Third, persons with disabilities may face new or worsening health conditions as lockdowns, physical distancing requirements and prioritization of health services disrupt access to regular health check-ups, medication, assistive devices, psychosocial support, rehabilitation [9, 23, 24], as well as assistant and home support services [25], which are critical to their independence and autonomy. COVID-19 and the public health measures enacted have also added to the psychosocial stress experienced by persons with disabilities [9, 15, 23, 26–28], and there is a growing body of evidence about how isolation due to physical distancing and movement restrictions has exacerbated the risk of violence against persons with disabilities [9, 23, 29], especially women, girls, transgender and non-binary persons with disabilities [30, 31]. Lastly, already more likely to live in poverty [32], persons with disabilities are facing job losses, reduced household income, and in some countries, food insecurity during the COVID-19 pandemic [9, 24, 33], with some studies demonstrating greater economic impacts compared to those without disabilities [9, 23, 34, 35] – all of which are determinants of health and well-being.

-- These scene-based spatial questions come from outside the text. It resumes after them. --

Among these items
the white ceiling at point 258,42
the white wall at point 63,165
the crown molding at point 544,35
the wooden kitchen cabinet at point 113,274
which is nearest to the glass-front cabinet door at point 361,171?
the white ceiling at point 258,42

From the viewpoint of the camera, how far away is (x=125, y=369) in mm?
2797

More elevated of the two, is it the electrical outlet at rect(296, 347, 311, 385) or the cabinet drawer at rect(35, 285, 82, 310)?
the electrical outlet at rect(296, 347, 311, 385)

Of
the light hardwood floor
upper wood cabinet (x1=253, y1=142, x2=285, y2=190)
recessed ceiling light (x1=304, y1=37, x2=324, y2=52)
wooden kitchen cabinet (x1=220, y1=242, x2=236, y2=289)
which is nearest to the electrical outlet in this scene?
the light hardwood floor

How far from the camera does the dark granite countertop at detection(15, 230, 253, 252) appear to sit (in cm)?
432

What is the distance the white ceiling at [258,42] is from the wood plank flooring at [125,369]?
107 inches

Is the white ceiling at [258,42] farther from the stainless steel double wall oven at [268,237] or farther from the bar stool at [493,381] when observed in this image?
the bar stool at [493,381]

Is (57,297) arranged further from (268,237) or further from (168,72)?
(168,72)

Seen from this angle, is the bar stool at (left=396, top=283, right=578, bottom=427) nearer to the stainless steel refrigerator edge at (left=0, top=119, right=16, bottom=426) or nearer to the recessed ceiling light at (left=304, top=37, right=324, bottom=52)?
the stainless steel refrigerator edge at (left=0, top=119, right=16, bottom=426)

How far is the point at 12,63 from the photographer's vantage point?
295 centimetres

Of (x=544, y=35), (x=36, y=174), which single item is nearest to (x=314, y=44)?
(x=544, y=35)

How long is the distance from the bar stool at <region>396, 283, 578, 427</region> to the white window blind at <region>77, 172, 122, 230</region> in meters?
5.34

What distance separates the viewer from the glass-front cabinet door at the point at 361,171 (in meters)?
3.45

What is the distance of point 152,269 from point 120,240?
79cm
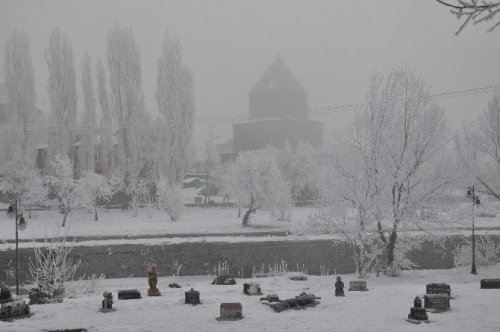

How is disability inclusion considered in COVID-19 responses?
A range of strategies have been employed to promote disability inclusion in national COVID-19 responses. However, there is a lack of data and information on the outcomes of such strategies, who they reach and don’t reach, and their effectiveness. One of the most common approaches referenced in the literature is the production of public health information in multiple formats, including Easy-to-Read publications; the addition of audio descriptors, sign language and captions to audio-visual materials; and screen-reader accessible formats [36–39]. However, there are still gaps in ensuring these accessible materials are also available in multiple languages [36].
COVID-19 guidelines for persons with disabilities have been developed at a global level [13, 40–43] and in some countries [44–47]. However, they often fail to fully reflect the diversity of needs in the population of persons with disabilities; address the intersecting disadvantage faced due to gender, age or socioeconomic status; or include a plan for implementation and monitoring [47, 48].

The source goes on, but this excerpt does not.